木材流通業者は、素材生産業者等から原木を集荷し、樹種や径級・長さ等によって仕分けた上で、個々の木材加工業者が必要とする規格や量に取りまとめて供給し、また、木材加工業者から木材製品を集荷し、個々の実需者のニーズに応じて供給する。

(木材市売市場の動向)

木材市売市場には、原木市売市場(*75)と製品市売市場がある。木材市売市場は、生産者等から集荷した商品(原木又は製品)を保管し、買方を集めてセリ等にかけ、最高値を提示した買方に対して販売を行う(*76)。販売後は商品の保管、買方への引渡し、代金決済等の一連の業務を行い、主として出荷者からの手数料により運営している。その数は平成23(2011)年には465事業所となっている。

原木市売市場は、主に原木の産地に近いところに立地し、素材生産業者等(出荷者)によって運び込まれた原木を、樹種、長さ、径級、品質、直材・曲がり材等ごとに仕分けをし、土場に椪積(はいづみ)して、セリ等により販売する。現在は、自動選木機を使って原木の仕分けをする市場も増えている。平成23(2011)年における原木取扱量(*77)は956万m3で、その内訳は、国産材が911万m3(95%)、輸入材が45万m3(5%)となっている。

国産材については、主な入荷先は素材生産業者(59%)、国・公共機関(14%)等となっており、主な販売先は製材工場(75%)、木材販売業者(16%)となっている。また、原木市売市場は、国産材原木の流通において、素材生産業者の出荷先のうち約4割、製材工場の入荷先のうち約5割を占めている。

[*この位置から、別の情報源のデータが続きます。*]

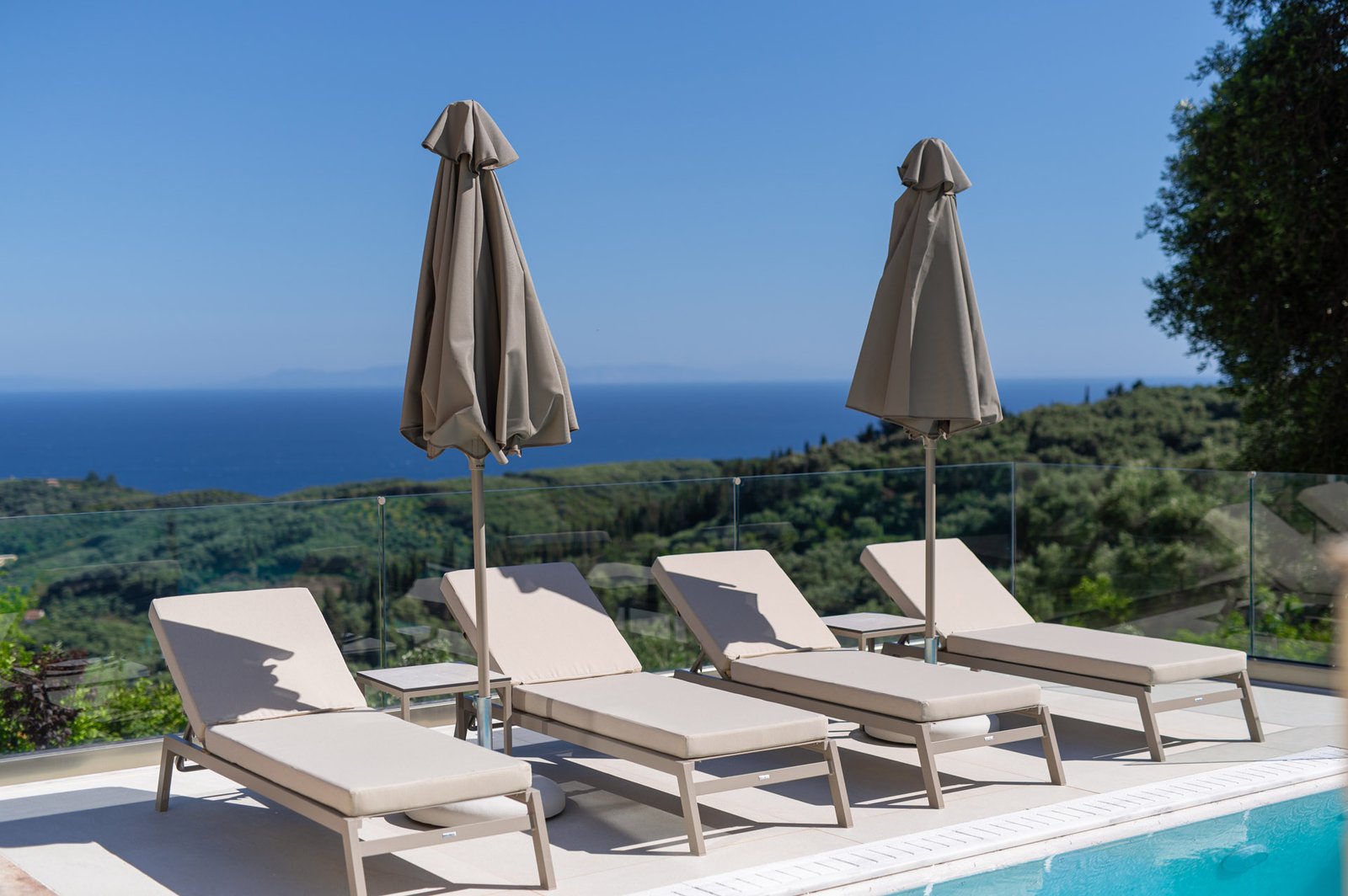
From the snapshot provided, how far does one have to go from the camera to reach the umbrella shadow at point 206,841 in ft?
15.3

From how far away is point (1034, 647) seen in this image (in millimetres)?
6633

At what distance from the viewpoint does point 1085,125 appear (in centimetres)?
3644

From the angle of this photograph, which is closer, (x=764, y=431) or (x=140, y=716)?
(x=140, y=716)

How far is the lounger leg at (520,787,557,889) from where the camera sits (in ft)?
14.9

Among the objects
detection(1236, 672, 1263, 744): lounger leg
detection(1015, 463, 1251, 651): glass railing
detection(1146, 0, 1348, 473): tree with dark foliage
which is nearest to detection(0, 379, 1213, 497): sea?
detection(1146, 0, 1348, 473): tree with dark foliage

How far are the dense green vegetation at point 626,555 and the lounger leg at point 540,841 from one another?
2580 millimetres

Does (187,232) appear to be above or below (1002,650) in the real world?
above

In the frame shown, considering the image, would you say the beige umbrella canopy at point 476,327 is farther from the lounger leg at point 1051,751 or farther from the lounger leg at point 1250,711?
the lounger leg at point 1250,711

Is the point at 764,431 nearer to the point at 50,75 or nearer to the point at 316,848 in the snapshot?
the point at 50,75

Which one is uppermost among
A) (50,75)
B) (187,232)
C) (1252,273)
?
(50,75)

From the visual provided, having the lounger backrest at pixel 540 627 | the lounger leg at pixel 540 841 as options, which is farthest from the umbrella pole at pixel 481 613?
the lounger leg at pixel 540 841

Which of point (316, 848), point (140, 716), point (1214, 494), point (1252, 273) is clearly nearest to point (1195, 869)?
point (316, 848)

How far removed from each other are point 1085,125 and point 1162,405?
26.0 ft

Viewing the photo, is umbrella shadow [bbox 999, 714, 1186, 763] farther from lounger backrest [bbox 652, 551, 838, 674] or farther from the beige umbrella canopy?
the beige umbrella canopy
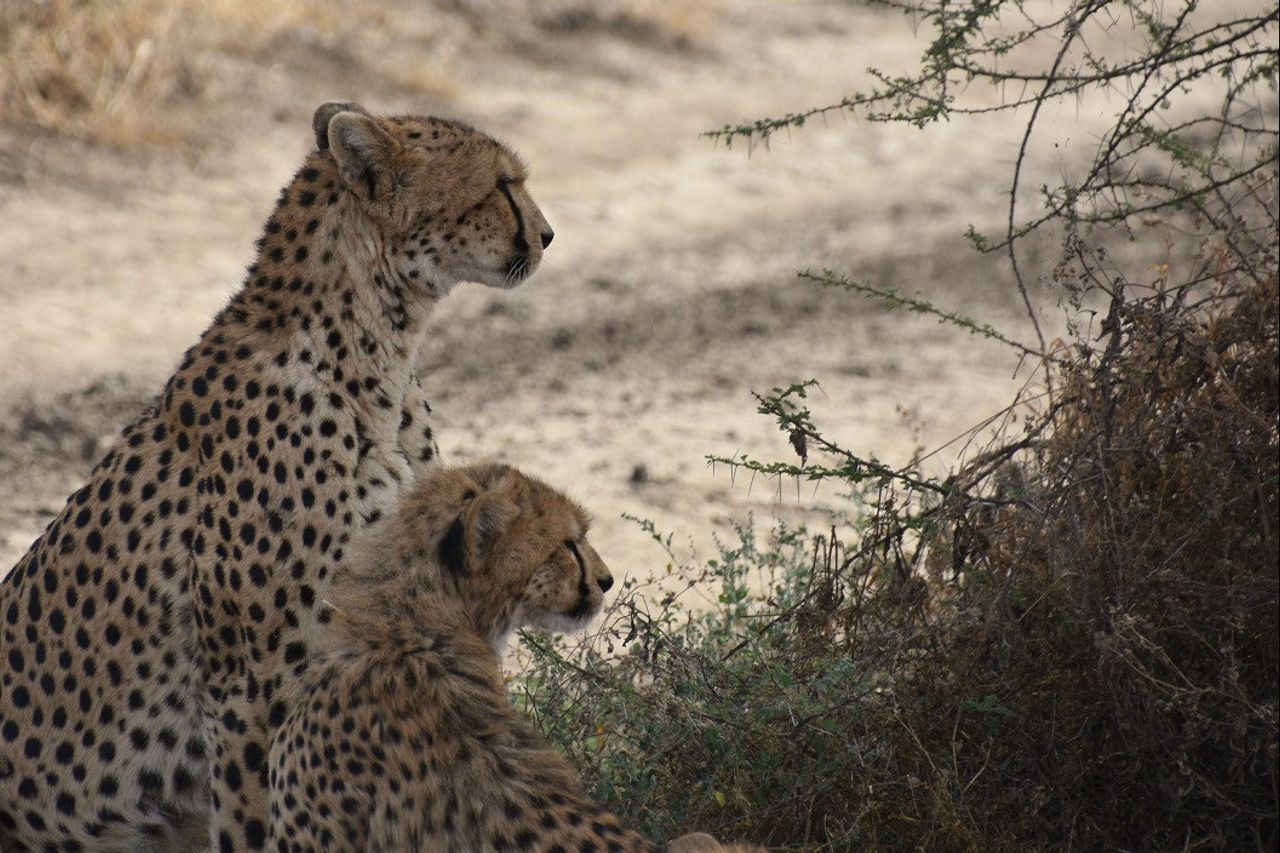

一方、製品市売市場は、主に木材製品の消費地に近いところに立地し、製材工場や木材販売業者(*78)(出荷者)によって運び込まれた製品や市場自らが集荷した製品を、出荷者ごと等に陳列してセリ等により販売する。平成23(2011)年における製材品取扱量(*79)は343万m3で、その内訳は、国産材製品が245万m3(71%)、輸入材製品が98万m3(29%)となっている。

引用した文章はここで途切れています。